TASK MATERIAL section start
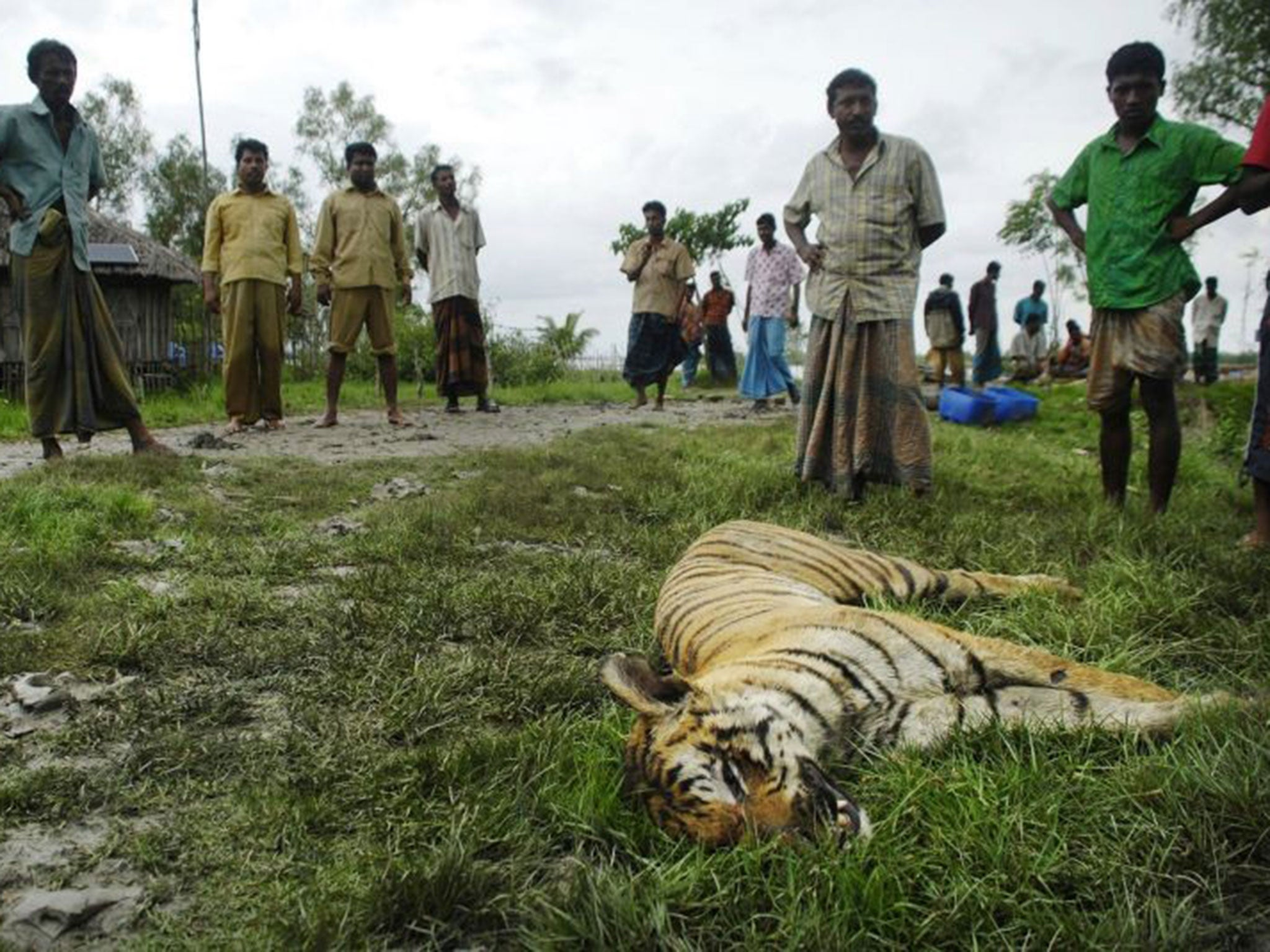 save the tiger learning to live with dangerous neighbours the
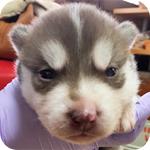 シベリアンハスキー チョコレート&ホワイト メス 子犬販売の専門店 AngelWan 横浜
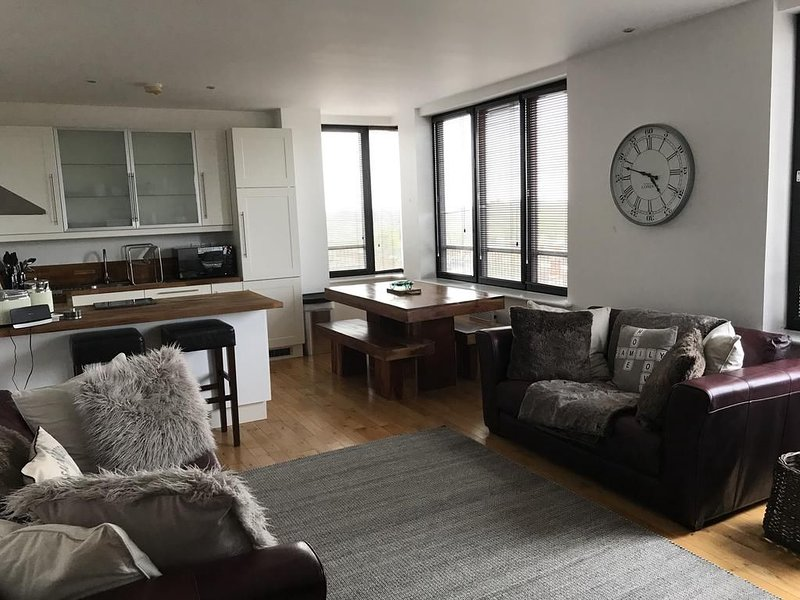 City Center Apartment, holiday rental in Swindon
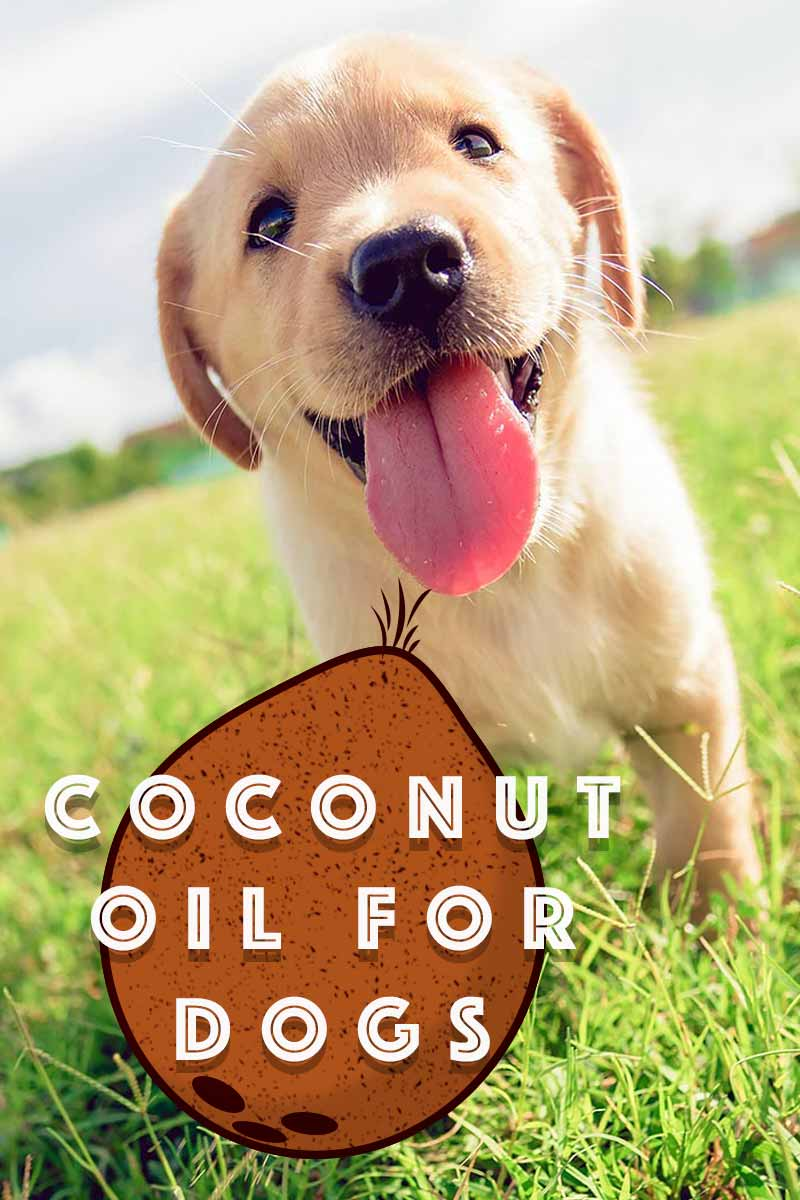 coconut oil for dogs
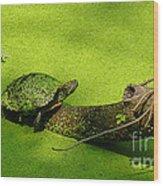 Turtle-190 Wood Print
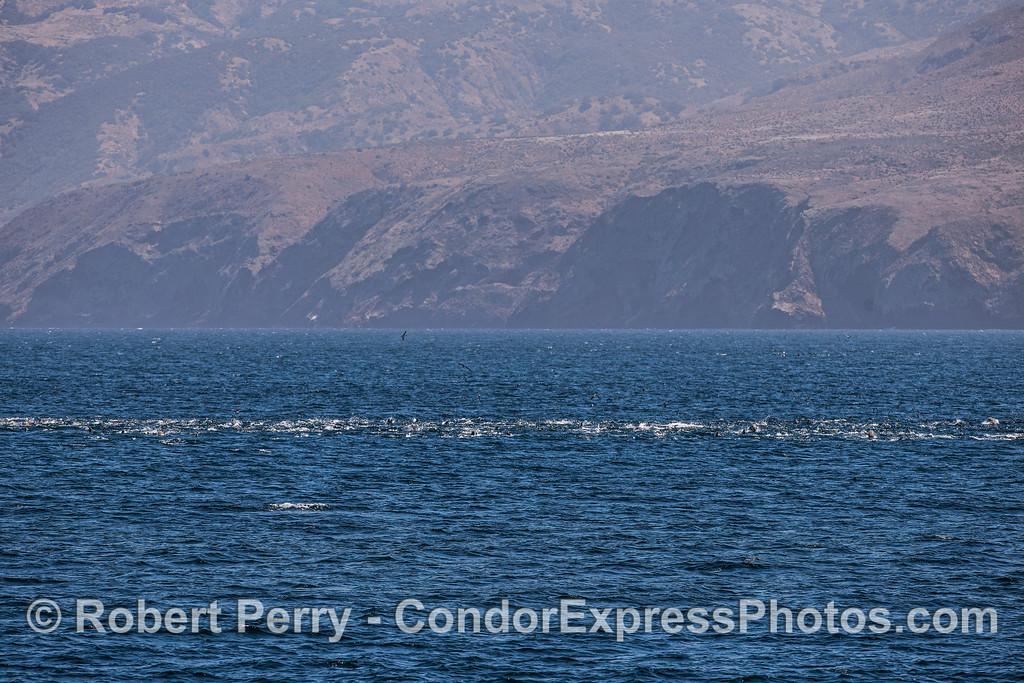 California sea lion mega mob near Santa Cruz Island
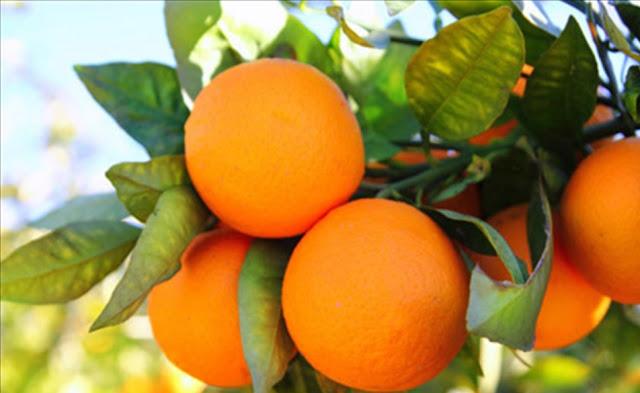 Κρατεί ακόμα η ζήτηση για πορτοκάλια Βαλέντσια - Φτάνει στα 50 λεπτά η τιμή παραγωγού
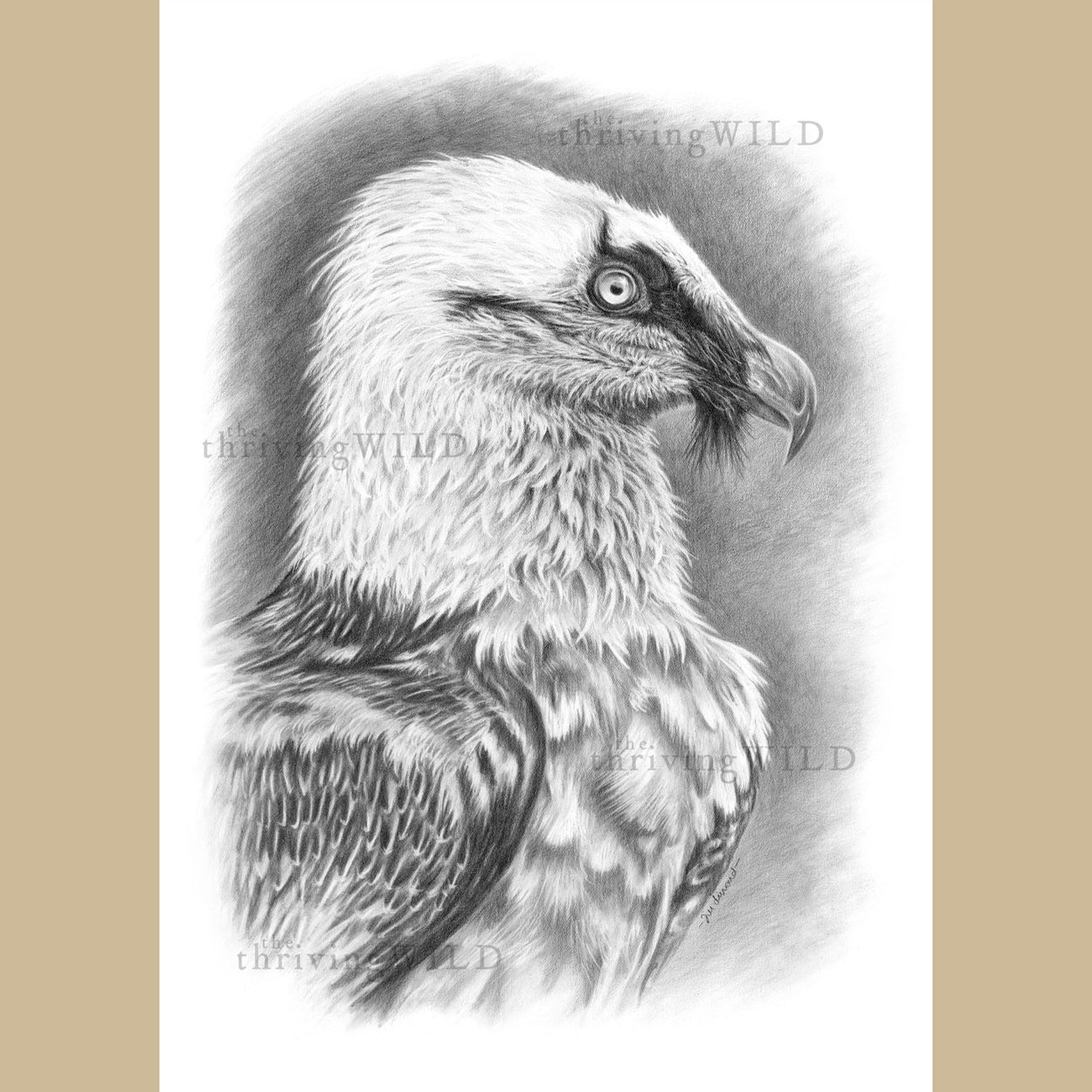 Bearded Vulture Lammergeier Drawing - The Thriving Wild - Jill Dimond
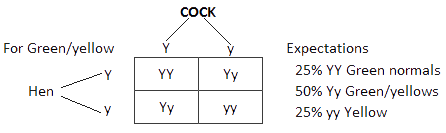 Genetics for Bird Breeders (Part I) - Figure  1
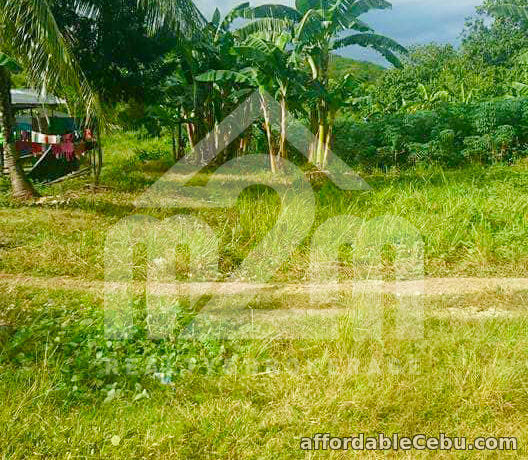 3rd picture of Mount Olivo(LOT ONLY) San Vicente Liloan, Cebu For Sale in Cebu, Philippines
TASK MATERIAL section end
* **TO DO**:
Would you please retype all the data exactly? Leave out whatever pictures it holds.

* **EXERCISE SOLUTION**:
 save the tiger learning to live with dangerous neighbours the
 シベリアンハスキー チョコレート&ホワイト メス 子犬販売の専門店 AngelWan 横浜
 City Center Apartment, holiday rental in Swindon
 coconut oil for dogs
 Turtle-190 Wood Print
 California sea lion mega mob near Santa Cruz Island
 Κρατεί ακόμα η ζήτηση για πορτοκάλια Βαλέντσια - Φτάνει στα 50 λεπτά η τιμή παραγωγού
 Bearded Vulture Lammergeier Drawing - The Thriving Wild - Jill Dimond
 Genetics for Bird Breeders (Part I) - Figure  1
 3rd picture of Mount Olivo(LOT ONLY) San Vicente Liloan, Cebu For Sale in Cebu, Philippines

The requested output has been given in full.